Text provided:
Baseball's Jackie Robinson Celebration.



Baseball gets one right with the Jackie Robinson celebration this weekend. But they have some ground to make up in following up on his legacy. It's great to see players from all over the world playing in the major leagues. I would love to see baseball build upon the the success of the World Baseball Classic with an eventual meeting of the champions of MLB and the Japanese professional league.

However, baseball needs to reverse the trend that shows the number of blacks participating in professional baseball dropping from 19% in 1995 to 8.5% today.

It seems like in the early 1990's, baseball was beginning to get the type of athlete that was being lost to other sports in the past. Bo Jackson, Deon Sanders and Kenny Lofton are a couple of prominent examples that come to mind. Heck, we even had Michael Jordan come over from basketball in his prime.

But somewhere around that time it seemed like we began losing a generation of African-American athletes at both the major league level and the youth levels. Baseball wasn't cool anymore, we're told. But when was it ever considered cool or exciting?

It seems almost as if when the rest of the nation was embracing the excitement of the Long-Ball Era, and that's what I'm going to refer to it as, not the Steroid Era, that blacks in America began turning away from the sport.

What you need to do:
1. In the baseball commentary, what percentage of professional baseball players were black in 1995?
2. Continue the baseball commentary from its final sentence.
The lines that come next have nothing to do with the baseball commentary.

Provided data:

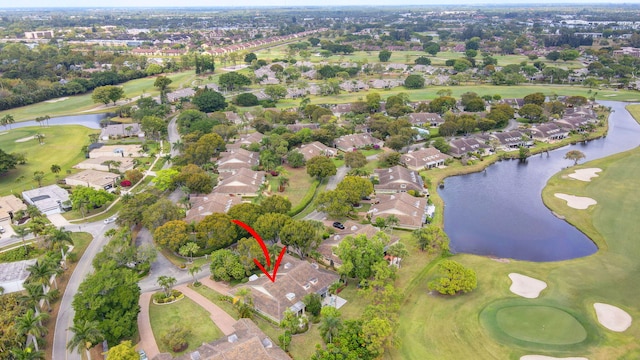 aerial view with golf course view, a water view, and a residential view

Task results:
1. 19%

2.
I'm not sure if it has to do with the fact that baseball has it's old-school traditions that don't allow for as much individual expression as the NBA and NFL.

It seems like the Cartlon Fisk v. Deon Sanders batters box confrontation or the Buck Showalter v. Ken Griffey Jr. confrontations regarding wearing the hat backwards during BP didn't have more to do with the declining numbers than most of us are willing to admit.

Can you imagine Deon high-stepping into home after a home-run? I thought that you could. Now could you imagine what might happen afterwards? I knew that you could do that as well? And so did Deon, and if he couldn't there was Carlton Fisk to tell him.

I still think the NFL and NBA do a better job promoting their stars and teams, although MLB is catching up in marketing savvy.

I'm glad to see baseball give America, both Black and White America, an opportunity to celebrate the courage, strength and dignity of a man who did as much or more to promote opportunity and racial equality and harmony in a positive way as virtually any man in the history of this country. It is in many ways difficult to imagine how much different all of our lives would be had this social experiment failed.

It's a vivid reminder of how the crucible of sports can affect and reflect who we are and where we are going as a society. For the sake of the memory of Jackie Robinson as well as baseball's prominence and position on the American sports scene, we have to do better in the future.